== Selected extract ==
-=-=-
Home > Hobart > Animals and Wildlife | Day Trips | Family | Fun for Children | Picnic Spots
Published September 12th 2014
These fish ain't for catching just feeding
Located in the beautiful Derwent Valley near the township of New Norfolk, the Salmon Ponds Heritage Hatchery and Gardens at Plenty, is a fantastic day trip from Hobart. The scenic drive will take you approximately 45 minutes and don't worry, you don't have to be an angling enthusiast or fishing nut to enjoy this beautiful spot as there is so much to see and do for all ages and abilities.

When the Ponds opened in the mid 1800s, they were designed to be like an English Park - a place where you could take elegant strolls and picnic by the water under the shade of a beautiful oak tree. Since they first opened their gates way back then, the Ponds and Hatchery have been made available for public use and they are as popular as ever thanks to the management and maintenance of the Inland Fisheries Service.

When you arrive, you enter the visitors information centre and pay your entrance fee. Individual entrance fees start at $6.00 and a family pass will cost $22.00. Everyone is given a visitors sticker and a map of the area and then off you go on your explore. The first thing you see as you enter the gardens are the fish feed machines. Just a word of warning - make sure you bring along a few $2.00 coins. The fish can only be fed with the pellets provided. There are several feed machines located throughout the gardens and one tub of food costs $2.00. You do receive a lot of food for this amount but there are quite a few fish to feed and children being children, have a tendency to throw huge fistfuls into the ponds at one time. Hence why every single fish that we saw was so fat!

When you first look at the ponds you can be forgiven for thinking that there aren't any fish in them at all. As soon as you throw a few pellets into a pond it will take only seconds for a raging spectacle to begin. Fish appear out of nowhere and do their best interpretation of a fast spin on a washing machine trying to secure the pellets before their colleagues do. They flip, they thrash, they jump and they dive just to secure a measly little pellet. This sight can be a bit daunting at first, especially for the little people in your lives!

As the ponds are not protected by guard rails, fences or the like, you do indeed have to be careful that your kids or even you for that matter, don't end up in the drink. There are safety signs everywhere but it is very important that you don't let your children wander off without you. You aren't allowed to touch or catch the fish either (although there is a little fishing spot that has been specifically created for people with disabilities to enjoy the art of angling). All of the fish that you see are being specifically bred to help maintain the aquaculture industry of Tasmania.

Although it is called the Salmon Ponds you are mainly feeding trout. When the ponds were first created, they released salmon bred from eggs shipped all the way from England into the river near the hatchery, as well as a small amount of trout. The salmon obviously weren't keen on the local area so kept on swimming but the trout decided to hang around, hence why they then concentrated their efforts on the humble trout.There are several different species of trout living in all of the different ponds throughout the gardens as well as Atlantic Salmon. There are Brown Trout, Rainbow Trout, Brook Trout and even Albino Trout. All of the fish that are raised in the hatchery are actually from eggs harvested from wild fish. You can learn all about the process in the Museum buildings located on site.
-=-=-
== Rows from a spatial reasoning dataset ==
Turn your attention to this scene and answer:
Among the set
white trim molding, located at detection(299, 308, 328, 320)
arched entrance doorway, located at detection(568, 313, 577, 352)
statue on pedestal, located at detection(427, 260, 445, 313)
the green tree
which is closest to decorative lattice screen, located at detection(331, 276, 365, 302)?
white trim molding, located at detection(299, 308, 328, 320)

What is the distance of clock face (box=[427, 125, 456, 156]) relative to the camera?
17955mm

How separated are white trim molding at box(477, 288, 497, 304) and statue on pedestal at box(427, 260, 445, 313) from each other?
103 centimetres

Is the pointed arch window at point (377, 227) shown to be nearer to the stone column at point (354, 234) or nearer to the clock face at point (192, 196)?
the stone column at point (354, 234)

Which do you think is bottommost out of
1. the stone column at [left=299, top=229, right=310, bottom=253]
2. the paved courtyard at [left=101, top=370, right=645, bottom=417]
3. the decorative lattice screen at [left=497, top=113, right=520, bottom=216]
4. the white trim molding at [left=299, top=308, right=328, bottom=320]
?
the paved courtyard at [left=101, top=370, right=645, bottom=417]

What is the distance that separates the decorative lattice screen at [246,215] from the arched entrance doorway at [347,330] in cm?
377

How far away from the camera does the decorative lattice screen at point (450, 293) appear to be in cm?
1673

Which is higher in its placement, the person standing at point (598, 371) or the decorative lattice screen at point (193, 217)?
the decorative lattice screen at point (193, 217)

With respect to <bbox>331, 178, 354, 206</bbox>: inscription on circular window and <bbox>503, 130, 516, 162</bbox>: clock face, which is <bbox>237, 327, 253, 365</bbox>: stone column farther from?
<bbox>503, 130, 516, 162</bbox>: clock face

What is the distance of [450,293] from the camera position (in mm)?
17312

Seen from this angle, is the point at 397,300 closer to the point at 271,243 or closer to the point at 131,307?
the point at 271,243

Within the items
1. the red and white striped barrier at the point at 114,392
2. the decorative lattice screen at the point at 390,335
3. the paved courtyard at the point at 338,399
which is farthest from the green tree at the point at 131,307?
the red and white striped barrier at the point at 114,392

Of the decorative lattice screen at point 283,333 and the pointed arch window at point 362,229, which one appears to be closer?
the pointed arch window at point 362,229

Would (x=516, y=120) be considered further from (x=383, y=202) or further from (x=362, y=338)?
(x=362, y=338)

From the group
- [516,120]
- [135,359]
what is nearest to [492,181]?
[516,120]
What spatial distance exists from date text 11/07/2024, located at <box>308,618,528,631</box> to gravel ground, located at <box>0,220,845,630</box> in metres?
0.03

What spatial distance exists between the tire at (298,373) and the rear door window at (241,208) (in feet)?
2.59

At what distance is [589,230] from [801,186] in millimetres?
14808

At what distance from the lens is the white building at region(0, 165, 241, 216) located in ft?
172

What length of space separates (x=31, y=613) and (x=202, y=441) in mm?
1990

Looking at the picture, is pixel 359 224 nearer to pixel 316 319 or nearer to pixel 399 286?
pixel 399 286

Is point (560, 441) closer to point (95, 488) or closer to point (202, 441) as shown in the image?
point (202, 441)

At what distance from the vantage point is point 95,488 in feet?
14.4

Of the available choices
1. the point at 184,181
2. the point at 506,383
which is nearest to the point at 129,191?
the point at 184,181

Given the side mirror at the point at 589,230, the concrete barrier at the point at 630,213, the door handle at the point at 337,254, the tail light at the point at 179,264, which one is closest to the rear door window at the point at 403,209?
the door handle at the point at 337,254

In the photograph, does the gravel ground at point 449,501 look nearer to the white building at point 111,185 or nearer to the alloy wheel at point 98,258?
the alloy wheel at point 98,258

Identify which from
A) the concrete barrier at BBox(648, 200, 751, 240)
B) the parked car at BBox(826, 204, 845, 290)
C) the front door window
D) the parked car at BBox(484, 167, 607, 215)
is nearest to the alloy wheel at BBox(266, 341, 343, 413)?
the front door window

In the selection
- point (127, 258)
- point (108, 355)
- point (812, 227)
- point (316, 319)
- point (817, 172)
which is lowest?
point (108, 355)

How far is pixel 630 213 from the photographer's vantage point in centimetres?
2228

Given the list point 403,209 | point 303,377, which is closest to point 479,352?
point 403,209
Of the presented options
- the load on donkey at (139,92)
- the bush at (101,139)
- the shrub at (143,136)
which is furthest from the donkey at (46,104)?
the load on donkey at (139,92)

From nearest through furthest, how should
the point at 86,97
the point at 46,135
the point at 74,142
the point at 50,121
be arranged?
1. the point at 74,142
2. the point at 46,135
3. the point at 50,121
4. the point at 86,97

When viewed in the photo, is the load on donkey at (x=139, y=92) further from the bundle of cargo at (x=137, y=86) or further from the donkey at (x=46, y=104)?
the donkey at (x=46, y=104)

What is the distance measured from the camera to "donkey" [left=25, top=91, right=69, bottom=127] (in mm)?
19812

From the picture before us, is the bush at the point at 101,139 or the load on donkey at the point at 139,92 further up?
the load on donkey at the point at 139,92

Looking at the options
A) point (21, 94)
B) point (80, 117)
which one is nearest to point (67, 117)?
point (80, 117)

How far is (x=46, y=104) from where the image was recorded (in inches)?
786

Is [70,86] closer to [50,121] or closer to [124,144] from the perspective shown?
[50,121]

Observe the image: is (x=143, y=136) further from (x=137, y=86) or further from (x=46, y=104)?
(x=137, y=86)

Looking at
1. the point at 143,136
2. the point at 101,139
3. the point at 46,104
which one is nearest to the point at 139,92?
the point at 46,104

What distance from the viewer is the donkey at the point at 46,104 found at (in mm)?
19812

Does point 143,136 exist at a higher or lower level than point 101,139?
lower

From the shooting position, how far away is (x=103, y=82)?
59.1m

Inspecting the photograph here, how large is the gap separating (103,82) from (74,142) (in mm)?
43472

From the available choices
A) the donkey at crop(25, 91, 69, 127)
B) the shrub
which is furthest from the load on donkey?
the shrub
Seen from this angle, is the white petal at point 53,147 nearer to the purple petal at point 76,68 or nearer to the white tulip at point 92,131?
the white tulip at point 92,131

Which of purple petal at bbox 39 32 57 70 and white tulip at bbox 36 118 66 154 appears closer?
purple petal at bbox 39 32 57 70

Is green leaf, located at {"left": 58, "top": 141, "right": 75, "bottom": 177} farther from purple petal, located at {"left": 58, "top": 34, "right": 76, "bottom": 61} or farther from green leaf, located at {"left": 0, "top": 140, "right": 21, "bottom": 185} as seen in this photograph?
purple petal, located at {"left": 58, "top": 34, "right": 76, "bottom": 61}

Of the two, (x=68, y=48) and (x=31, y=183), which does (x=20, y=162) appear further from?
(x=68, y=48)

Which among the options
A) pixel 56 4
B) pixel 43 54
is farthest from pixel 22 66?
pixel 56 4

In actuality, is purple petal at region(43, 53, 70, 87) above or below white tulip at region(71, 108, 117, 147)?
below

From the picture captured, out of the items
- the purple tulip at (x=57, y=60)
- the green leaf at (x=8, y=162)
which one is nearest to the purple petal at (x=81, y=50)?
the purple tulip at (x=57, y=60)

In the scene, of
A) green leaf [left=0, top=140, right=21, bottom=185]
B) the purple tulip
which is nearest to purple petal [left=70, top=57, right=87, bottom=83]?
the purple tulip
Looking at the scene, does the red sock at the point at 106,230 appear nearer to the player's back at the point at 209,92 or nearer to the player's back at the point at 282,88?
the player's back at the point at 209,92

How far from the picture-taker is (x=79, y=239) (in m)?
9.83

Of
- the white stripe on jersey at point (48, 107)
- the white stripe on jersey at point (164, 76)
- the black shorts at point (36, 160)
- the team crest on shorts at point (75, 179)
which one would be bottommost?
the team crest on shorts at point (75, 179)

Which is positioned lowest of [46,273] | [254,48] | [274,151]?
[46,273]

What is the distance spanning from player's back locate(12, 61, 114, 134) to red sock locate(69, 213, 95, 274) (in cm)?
-=-=-
== Jobs ==
• A. Repeat the part of the Salmon Ponds article between "When you arrive, you" and "was so fat!", inclusive.
• B. Rewrite the rows from their first line through the line holding "103 centimetres", inclusive, with "statue" replaced by "sculpture" and everything else left unchanged.

== Results for each task ==
• A.
When you arrive, you enter the visitors information centre and pay your entrance fee. Individual entrance fees start at $6.00 and a family pass will cost $22.00. Everyone is given a visitors sticker and a map of the area and then off you go on your explore. The first thing you see as you enter the gardens are the fish feed machines. Just a word of warning - make sure you bring along a few $2.00 coins. The fish can only be fed with the pellets provided. There are several feed machines located throughout the gardens and one tub of food costs $2.00. You do receive a lot of food for this amount but there are quite a few fish to feed and children being children, have a tendency to throw huge fistfuls into the ponds at one time. Hence why every single fish that we saw was so fat!

• B.
Turn your attention to this scene and answer:
Among the set
white trim molding, located at detection(299, 308, 328, 320)
arched entrance doorway, located at detection(568, 313, 577, 352)
sculpture on pedestal, located at detection(427, 260, 445, 313)
the green tree
which is closest to decorative lattice screen, located at detection(331, 276, 365, 302)?
white trim molding, located at detection(299, 308, 328, 320)

What is the distance of clock face (box=[427, 125, 456, 156]) relative to the camera?
17955mm

How separated are white trim molding at box(477, 288, 497, 304) and sculpture on pedestal at box(427, 260, 445, 313) from each other?
103 centimetres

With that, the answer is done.